Antes de ser Keith Richards; antes de Anita Pallenberg y de Mick Jagger; de la muerte de Brian Jones y de sus atavíos estrafalarios; antes de las películas de Pannabaker y Godard, de Scorsese y de Los Simpson; Keith Richards era simplemente un muchacho tan o tan poco ensimismado con el mundo como otro muchacho cualquiera. Quizá tan poco, pues le faltaba algo, una herramienta o una clave, para aprender a explorarlo. Bajo sus ropajes de libro infantil, Gus y yo narra ese primer momento que define con letra clara el nombre de Richards: su encuentro con la guitarra y el primer sonido que emite al rasgar sus cuerdas. Dinka-plink-plink. La clase de sonido que altera al vecindario de ladrillo rojo, patio interior, cubos de basura viejos y gatos aburridos. La clase de sonido que se convierte en una obsesión, que recorre su pequeño espinazo como una descarga eléctrica y activa su mano para que lo vuelva a repetir, esta vez con más convicción. La clase de sonido que, después de ese frustrado intento inicial, ya no le abandonará.
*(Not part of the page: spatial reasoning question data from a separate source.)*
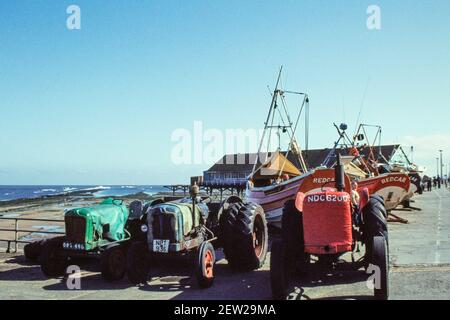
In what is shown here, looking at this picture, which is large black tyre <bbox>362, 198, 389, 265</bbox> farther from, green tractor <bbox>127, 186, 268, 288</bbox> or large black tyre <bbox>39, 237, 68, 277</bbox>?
large black tyre <bbox>39, 237, 68, 277</bbox>

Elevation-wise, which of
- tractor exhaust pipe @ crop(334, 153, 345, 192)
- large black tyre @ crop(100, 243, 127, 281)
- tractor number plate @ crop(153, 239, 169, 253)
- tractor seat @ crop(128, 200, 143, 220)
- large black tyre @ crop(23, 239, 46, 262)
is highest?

Gus y yo evoca, en forma de libro ilustrado, la dulce infancia de Keith Richards, conducida no solo a través del encuentro con la guitarra, sino también con la figura de su abuelo. El hombre que formalizó su presentación, que alentó ese primer enamoramiento. Escueto en las descripciones, Richards narra su sensible relato como si cada pasaje fuese una nota en el pentagrama, ese dinka-plink-plink que nos va a enseñar a tocar mientras interpreta con su guitarra la Malagueña. Eso que diferencia un entorno más propicio para el kitchen sink drama y convierte en evocadoras las estampas en las que abuelo y nieto comparten minúsculas vivencias mientras la pasión de este último encuentra un lugar en el que echar raíces.

Dibujo a dibujo, el cálido lápiz de Theodora Richards, hija de Keith, reconstruye esa primera memoria del padre repleta de pequeñas vivencias: un paseo con el perrito de la familia, una noche al raso bajo el cielo estrellado, el encuentro fortuito con los instrumentos musicales. En fin, esa clase de experiencias que apenas pueden articularse con un par de palabras, muchos gestos (y trazos sobre un papel en blanco) y miradas embelesadas en la fuerza con que la infancia atrapa todo lo sensible. Una historia, la de Keith y Theodora, que se convierte a través de ese trabajo conjunto en una poderosa herramienta de transmisión; en ese acicate que nos invita a compartir un momento creativo y dejar que crezca a partir de él otro nuevo. Como quien cede su vieja guitarra para que otra persona se atreva a rasgar las cuerdas por vez primera. Una historia que empieza con el abuelo Gus y concluye con el abuelo Keith explicando a sus nietos su propio relato antes de ir a dormir. Una historia que nos enseña a mirar con ojos de niño ese momento, quizá único y fugitivo, en el que ese primer gesto creativo aparece como de la nada para no abandonarnos. Como uña y carne. Dinka-plink-plink.